Time-consuming registration

This is not a new problem. Until the early 1980s, activity data was usually obtained manually from surgical records. By using the operation protocols, it was possible to gather information on the number of operations, operating theatres, surgeons and teams, and then use this data to prepare annual reports and operation lists for candidates who needed documents, etc. Over thirty years ago, as a thoracic surgeon at Oslo University Hospital, Rikshospitalet, I took the initiative to establish an expanded register known as Datacor (4). The database contained risk factors, technical surgical data and outcomes, and healthcare personnel carried out structured registration before, during and after the surgery. In the period 1989–2016, Datacor delivered monthly activity and quality reports. In addition, data were delivered to the Norwegian Register for Cardiac Surgery (5) and the European Adult Cardiac Surgical Database (6).

Operations and interventions are still being performed in Norway without sufficient, ongoing quality control. Quality control should be a requirement

Registering data is a time-consuming process, and should therefore be limited to only what is necessary. It is hard to find motivation for registering data that will not be used. In my experience, it is best to start with a small database and then add more elements as needed. Based on the exact definition of the factors, the registration itself should be limited to a ‘yes’ (in a logical field) or the numeral 1 (in a numeric field). Experience shows that forcing the person doing the registration to answer ‘no’ in 20–30 fields does not improve on the registration. The risk factors and quality indicators chosen for inclusion will vary from discipline to discipline. The Norwegian Directorate of Health has developed and defined an excellent set of indicators for a range of disciplines (7). The database program should also automatically check for age and gender (the ninth digit in the national identity number), as well as calculate body mass index, body surface area, kidney function (creatinine clearance), risk score and, if desired, DRG code.

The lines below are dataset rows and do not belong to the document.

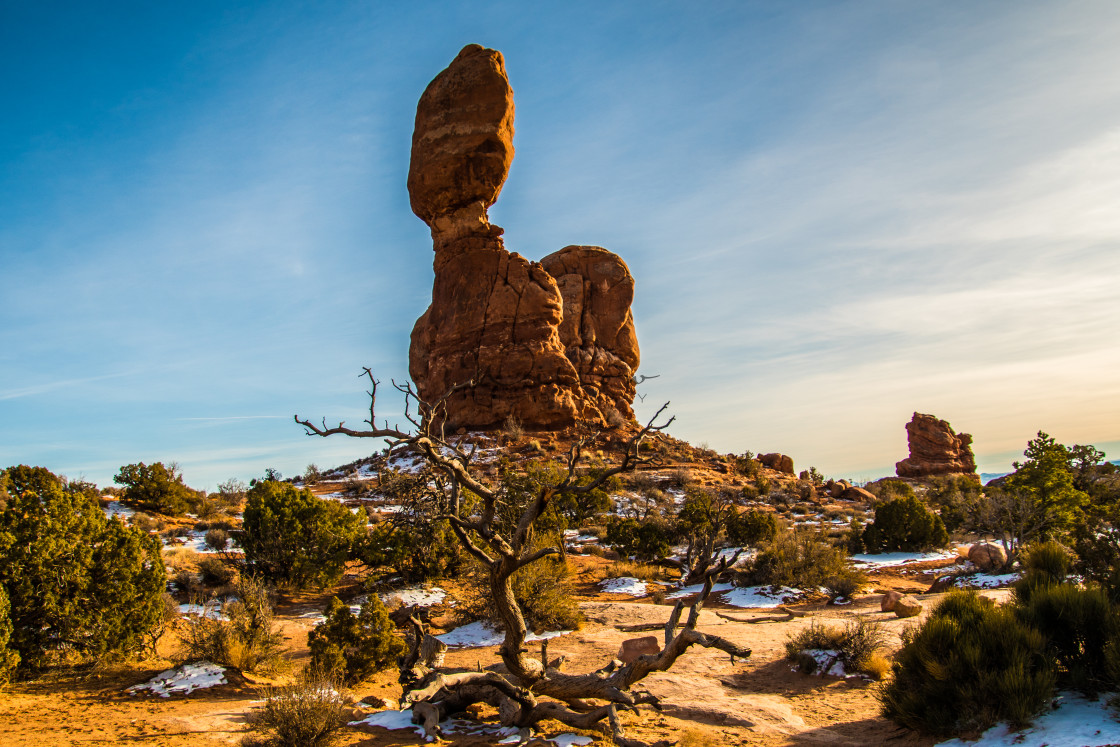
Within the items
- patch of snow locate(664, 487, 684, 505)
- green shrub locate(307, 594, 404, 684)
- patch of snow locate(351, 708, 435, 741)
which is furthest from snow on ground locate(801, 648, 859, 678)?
patch of snow locate(664, 487, 684, 505)

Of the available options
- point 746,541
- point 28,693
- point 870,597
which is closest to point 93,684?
point 28,693

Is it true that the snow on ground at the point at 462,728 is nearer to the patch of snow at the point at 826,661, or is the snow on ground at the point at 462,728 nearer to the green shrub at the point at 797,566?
the patch of snow at the point at 826,661

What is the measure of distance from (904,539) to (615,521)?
1133cm

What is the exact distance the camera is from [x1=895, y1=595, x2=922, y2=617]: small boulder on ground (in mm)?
12781

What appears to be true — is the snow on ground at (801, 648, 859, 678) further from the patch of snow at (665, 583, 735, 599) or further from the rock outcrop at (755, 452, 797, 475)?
the rock outcrop at (755, 452, 797, 475)

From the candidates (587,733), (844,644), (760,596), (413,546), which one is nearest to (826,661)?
(844,644)

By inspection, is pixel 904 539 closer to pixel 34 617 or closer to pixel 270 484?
pixel 270 484

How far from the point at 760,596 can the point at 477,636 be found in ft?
28.3

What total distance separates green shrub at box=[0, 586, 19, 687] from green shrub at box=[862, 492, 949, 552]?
83.1 feet

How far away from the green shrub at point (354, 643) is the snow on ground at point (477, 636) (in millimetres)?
2774

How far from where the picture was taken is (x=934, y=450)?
62.6 metres

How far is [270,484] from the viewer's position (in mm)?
16672

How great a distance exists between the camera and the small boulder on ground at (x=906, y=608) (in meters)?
12.8

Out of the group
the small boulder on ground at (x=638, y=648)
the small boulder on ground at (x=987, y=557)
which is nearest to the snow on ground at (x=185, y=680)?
the small boulder on ground at (x=638, y=648)
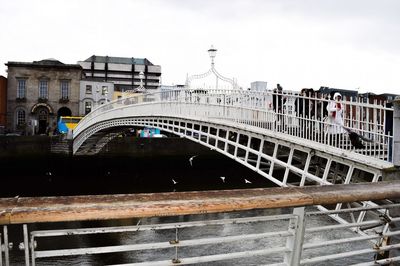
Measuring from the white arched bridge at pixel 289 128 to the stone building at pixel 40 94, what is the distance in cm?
2635

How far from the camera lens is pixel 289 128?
7332 mm

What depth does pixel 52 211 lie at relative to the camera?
172 centimetres

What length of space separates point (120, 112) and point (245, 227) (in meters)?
8.07

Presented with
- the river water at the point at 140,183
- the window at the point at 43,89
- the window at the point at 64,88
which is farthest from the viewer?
the window at the point at 64,88

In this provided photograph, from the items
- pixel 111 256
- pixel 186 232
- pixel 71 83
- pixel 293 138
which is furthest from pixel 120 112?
pixel 71 83

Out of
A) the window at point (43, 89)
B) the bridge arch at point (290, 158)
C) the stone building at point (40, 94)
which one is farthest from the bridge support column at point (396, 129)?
the window at point (43, 89)

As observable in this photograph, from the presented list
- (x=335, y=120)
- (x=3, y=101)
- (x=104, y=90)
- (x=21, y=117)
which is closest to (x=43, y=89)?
(x=21, y=117)

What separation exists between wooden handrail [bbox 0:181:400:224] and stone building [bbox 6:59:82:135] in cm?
3853

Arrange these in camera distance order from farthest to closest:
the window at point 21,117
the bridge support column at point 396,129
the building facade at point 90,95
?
the building facade at point 90,95 → the window at point 21,117 → the bridge support column at point 396,129

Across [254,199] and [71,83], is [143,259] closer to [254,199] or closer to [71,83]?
[254,199]

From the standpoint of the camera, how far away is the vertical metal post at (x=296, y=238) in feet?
7.39

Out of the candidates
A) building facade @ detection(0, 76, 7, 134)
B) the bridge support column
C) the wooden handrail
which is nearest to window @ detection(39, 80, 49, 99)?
building facade @ detection(0, 76, 7, 134)

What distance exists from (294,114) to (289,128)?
294mm

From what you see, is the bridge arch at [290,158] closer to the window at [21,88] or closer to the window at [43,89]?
the window at [43,89]
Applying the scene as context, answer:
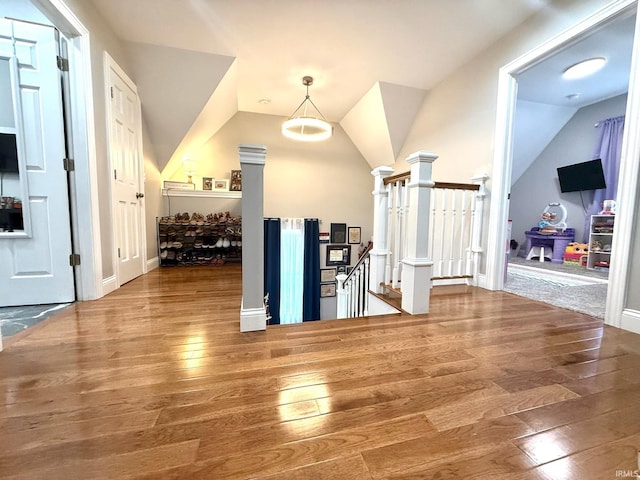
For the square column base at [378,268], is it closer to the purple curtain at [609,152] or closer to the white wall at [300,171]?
the white wall at [300,171]

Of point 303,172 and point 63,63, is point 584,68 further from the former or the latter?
point 63,63

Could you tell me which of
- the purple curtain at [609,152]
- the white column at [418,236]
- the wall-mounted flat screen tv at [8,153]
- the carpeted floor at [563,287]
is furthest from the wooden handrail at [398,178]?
the purple curtain at [609,152]

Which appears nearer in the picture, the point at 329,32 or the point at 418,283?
the point at 418,283

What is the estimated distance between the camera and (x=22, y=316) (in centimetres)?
172

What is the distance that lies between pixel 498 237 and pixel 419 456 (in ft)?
8.06

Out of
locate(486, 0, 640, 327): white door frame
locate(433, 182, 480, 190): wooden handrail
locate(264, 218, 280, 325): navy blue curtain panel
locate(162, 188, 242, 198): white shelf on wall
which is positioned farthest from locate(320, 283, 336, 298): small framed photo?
locate(433, 182, 480, 190): wooden handrail

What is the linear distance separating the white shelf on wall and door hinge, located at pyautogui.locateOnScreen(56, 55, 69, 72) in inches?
78.0

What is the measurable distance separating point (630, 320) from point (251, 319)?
242 centimetres

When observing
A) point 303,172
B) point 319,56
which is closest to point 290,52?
point 319,56

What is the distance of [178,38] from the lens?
2633 mm

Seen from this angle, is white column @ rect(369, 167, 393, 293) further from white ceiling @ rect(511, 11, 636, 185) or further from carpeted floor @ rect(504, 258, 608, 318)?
white ceiling @ rect(511, 11, 636, 185)

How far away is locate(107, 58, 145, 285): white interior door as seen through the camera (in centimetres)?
237

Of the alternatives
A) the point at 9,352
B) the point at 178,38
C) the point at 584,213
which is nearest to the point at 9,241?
the point at 9,352

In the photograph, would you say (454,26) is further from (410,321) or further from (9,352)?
(9,352)
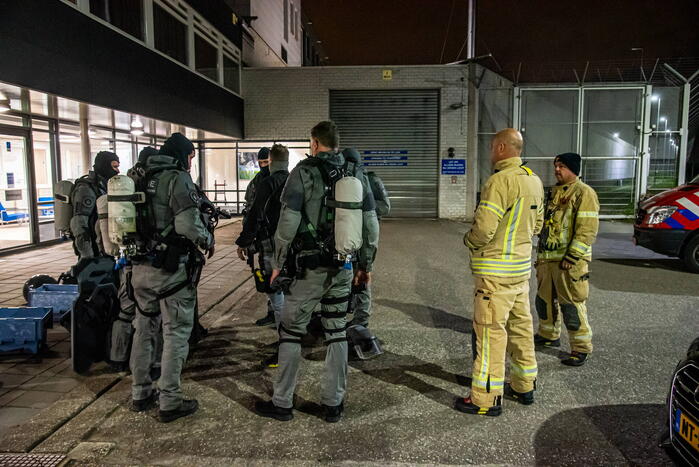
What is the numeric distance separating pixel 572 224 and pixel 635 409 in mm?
1660

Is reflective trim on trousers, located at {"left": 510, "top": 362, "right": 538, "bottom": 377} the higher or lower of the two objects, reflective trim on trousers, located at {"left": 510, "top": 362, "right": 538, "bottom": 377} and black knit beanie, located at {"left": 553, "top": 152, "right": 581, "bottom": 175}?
the lower

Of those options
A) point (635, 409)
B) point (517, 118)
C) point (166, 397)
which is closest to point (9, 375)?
point (166, 397)

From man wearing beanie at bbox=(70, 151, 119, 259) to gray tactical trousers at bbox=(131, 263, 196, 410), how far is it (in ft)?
7.85

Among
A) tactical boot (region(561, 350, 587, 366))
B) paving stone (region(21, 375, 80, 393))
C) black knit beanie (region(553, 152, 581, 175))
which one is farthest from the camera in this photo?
black knit beanie (region(553, 152, 581, 175))

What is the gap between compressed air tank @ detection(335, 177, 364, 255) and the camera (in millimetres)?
3395

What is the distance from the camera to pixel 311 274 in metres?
3.52

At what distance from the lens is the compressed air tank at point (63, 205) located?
19.7 ft

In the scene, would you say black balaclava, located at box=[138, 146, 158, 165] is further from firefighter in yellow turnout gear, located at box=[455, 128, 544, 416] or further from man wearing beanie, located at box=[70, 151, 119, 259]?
firefighter in yellow turnout gear, located at box=[455, 128, 544, 416]

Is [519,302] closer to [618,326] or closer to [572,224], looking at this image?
[572,224]

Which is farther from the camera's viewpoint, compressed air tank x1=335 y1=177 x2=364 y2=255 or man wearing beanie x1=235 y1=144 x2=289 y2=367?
man wearing beanie x1=235 y1=144 x2=289 y2=367

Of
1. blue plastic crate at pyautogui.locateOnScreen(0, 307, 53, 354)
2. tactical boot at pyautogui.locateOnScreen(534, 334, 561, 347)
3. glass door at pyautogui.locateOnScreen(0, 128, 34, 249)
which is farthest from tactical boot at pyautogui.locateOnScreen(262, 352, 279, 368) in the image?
glass door at pyautogui.locateOnScreen(0, 128, 34, 249)

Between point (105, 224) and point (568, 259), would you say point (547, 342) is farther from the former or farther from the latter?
point (105, 224)

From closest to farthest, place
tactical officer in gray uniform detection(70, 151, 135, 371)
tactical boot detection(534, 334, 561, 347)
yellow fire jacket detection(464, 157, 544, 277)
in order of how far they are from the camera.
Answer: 1. yellow fire jacket detection(464, 157, 544, 277)
2. tactical boot detection(534, 334, 561, 347)
3. tactical officer in gray uniform detection(70, 151, 135, 371)

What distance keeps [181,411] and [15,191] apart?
391 inches
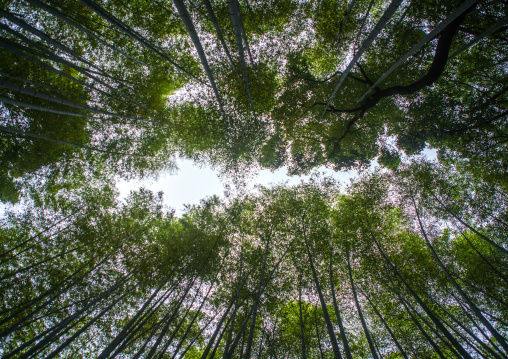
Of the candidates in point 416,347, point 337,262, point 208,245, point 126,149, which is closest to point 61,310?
point 208,245

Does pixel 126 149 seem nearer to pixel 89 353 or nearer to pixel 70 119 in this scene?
pixel 70 119

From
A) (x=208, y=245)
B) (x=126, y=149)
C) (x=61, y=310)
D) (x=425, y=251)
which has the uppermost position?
(x=425, y=251)

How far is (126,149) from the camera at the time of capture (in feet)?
26.6

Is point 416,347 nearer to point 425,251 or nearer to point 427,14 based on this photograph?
point 425,251

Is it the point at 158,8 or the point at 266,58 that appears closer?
the point at 158,8

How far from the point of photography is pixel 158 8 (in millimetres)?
6258

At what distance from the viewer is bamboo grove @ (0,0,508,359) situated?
Result: 6.30 metres

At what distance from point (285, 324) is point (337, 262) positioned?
3563 millimetres

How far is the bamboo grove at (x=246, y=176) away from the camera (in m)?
6.30

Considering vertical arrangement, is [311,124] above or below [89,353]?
above

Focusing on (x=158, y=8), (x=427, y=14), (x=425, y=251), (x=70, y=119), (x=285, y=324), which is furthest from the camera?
(x=285, y=324)

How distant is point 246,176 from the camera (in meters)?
8.62

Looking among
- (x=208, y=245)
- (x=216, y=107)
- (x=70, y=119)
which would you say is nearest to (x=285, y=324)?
(x=208, y=245)

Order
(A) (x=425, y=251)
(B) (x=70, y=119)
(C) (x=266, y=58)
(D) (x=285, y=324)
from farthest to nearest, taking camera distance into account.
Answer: (D) (x=285, y=324) < (A) (x=425, y=251) < (C) (x=266, y=58) < (B) (x=70, y=119)
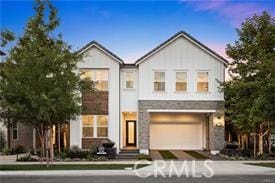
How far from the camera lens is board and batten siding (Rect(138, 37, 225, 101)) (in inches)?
1291

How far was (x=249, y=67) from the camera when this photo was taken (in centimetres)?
2944

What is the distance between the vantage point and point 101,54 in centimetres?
3294

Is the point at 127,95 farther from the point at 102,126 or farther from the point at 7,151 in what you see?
the point at 7,151

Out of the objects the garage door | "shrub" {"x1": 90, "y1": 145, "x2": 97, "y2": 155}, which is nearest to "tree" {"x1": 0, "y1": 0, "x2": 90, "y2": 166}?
"shrub" {"x1": 90, "y1": 145, "x2": 97, "y2": 155}

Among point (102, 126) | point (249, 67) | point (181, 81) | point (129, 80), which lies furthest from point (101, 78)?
point (249, 67)

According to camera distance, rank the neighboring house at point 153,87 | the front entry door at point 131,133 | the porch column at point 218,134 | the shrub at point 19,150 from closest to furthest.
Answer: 1. the porch column at point 218,134
2. the neighboring house at point 153,87
3. the shrub at point 19,150
4. the front entry door at point 131,133

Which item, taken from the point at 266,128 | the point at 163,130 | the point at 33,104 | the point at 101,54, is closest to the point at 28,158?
the point at 33,104

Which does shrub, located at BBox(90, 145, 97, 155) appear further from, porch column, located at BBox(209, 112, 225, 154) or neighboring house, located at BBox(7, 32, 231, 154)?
porch column, located at BBox(209, 112, 225, 154)

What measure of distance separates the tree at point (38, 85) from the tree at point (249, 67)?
11.4 m

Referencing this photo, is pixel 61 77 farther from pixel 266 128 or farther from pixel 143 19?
pixel 266 128

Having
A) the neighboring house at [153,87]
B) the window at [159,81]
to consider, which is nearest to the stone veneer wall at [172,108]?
the neighboring house at [153,87]

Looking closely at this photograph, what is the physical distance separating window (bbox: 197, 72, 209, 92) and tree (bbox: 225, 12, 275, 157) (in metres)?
2.30

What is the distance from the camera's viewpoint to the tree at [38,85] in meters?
21.5

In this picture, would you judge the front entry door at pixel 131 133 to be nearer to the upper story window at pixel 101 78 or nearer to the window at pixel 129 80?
the window at pixel 129 80
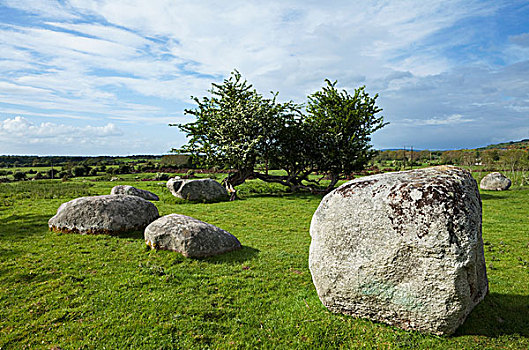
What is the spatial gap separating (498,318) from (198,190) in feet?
78.4

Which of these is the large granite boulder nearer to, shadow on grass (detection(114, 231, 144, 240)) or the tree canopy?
shadow on grass (detection(114, 231, 144, 240))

Many colleagues want to use simpler databases that allow them to perform analyses and create reports themselves. Hospital owners most often want centralised storage of large amounts of data (8). Good access control and secure storage are probably more important than the choice of database. Regardless of the platform, the new databases must be able to meet the EU’s requirements regarding protection of personal data (9).

Quality control should be required

Our database was developed because commercial software was not available. All departments that perform surgical procedures or interventions should have a quality database that allows treatment providers and managers to continually monitor results. The quality database can be a structured part of the medical records.

Many departments have experience with quality monitoring over a long period of time, but when these (often self-developed) systems are eventually discontinued, those experiences should be incorporated into future activities. It is not the case that if something is new, it is necessarily better. Operations and interventions are still being performed in Norway without sufficient, ongoing quality control. Quality control should be a requirement, but it requires resources. Much of the quality-improvement work that has been done over the decades at no charge by enthusiastic health professionals will be phased out and replaced by new systems. This will be costly.